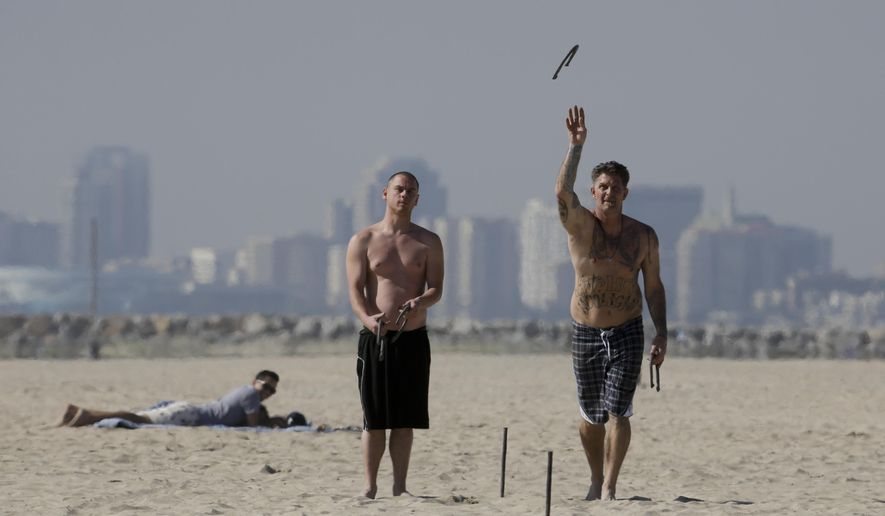 Two beach goers play horse shoes in the sand, Friday, Feb. 12, 2016, in Seal Beach, Calif. Ten days with record heat and no rain have Californians worrying about the drought again. (AP Photo/Chris Carlson)
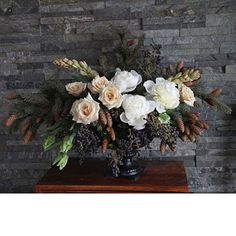 Centerpiece of privet berries, pine boughs, pinecones, roses, peonies, tuberoses, and parrot tulips; Floral design by Honey of a Thousand Flowers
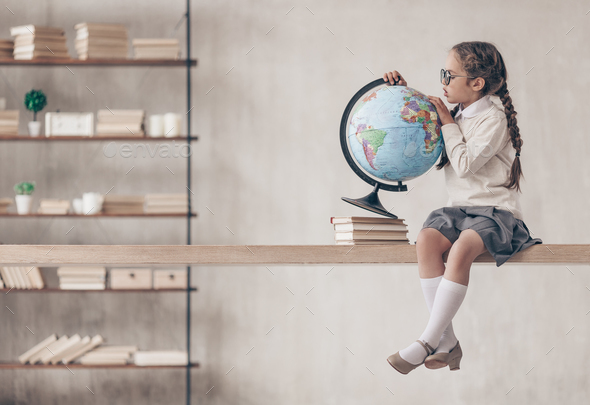 Little schoolgirl with a globe - Stock Photo - Images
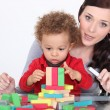 Little boy playing with building blocks — Stockfoto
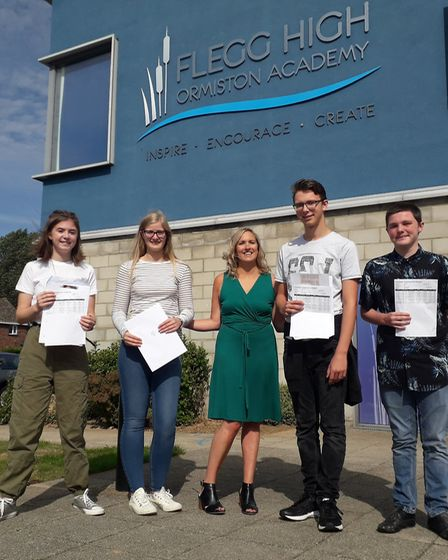 Esme Siddall, Rose Turner, Franklin Woods and Jake Bowler after collecting their GCSE results at Fle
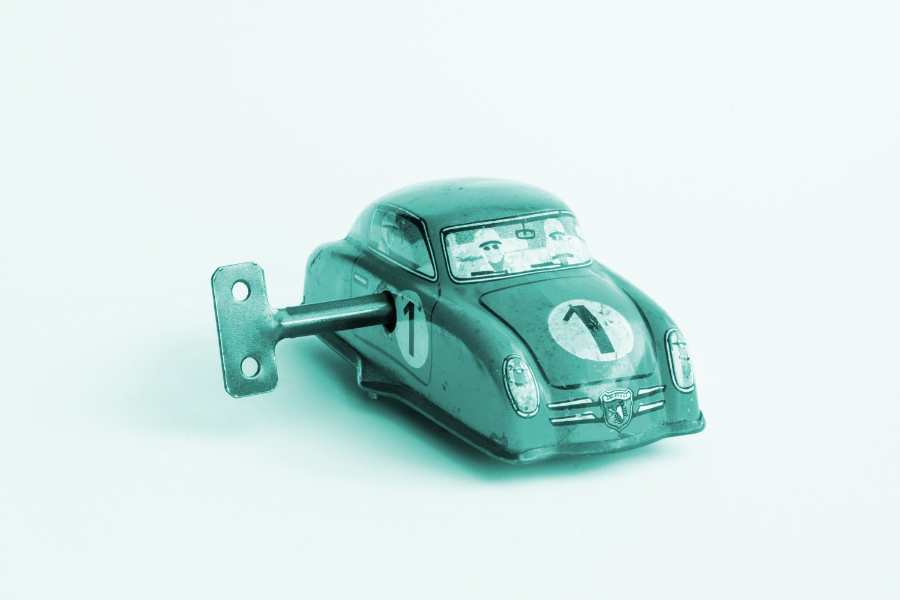 reusing content: shows a small metal wind up toy car.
_ _ _ _
◆ **What is required**: Output the listing word for word. Drop the pictures.

◆ **Result**:
 Two beach goers play horse shoes in the sand, Friday, Feb. 12, 2016, in Seal Beach, Calif. Ten days with record heat and no rain have Californians worrying about the drought again. (AP Photo/Chris Carlson)
 Centerpiece of privet berries, pine boughs, pinecones, roses, peonies, tuberoses, and parrot tulips; Floral design by Honey of a Thousand Flowers
 Little schoolgirl with a globe - Stock Photo - Images
 Little boy playing with building blocks — Stockfoto
 Esme Siddall, Rose Turner, Franklin Woods and Jake Bowler after collecting their GCSE results at Fle
 reusing content: shows a small metal wind up toy car.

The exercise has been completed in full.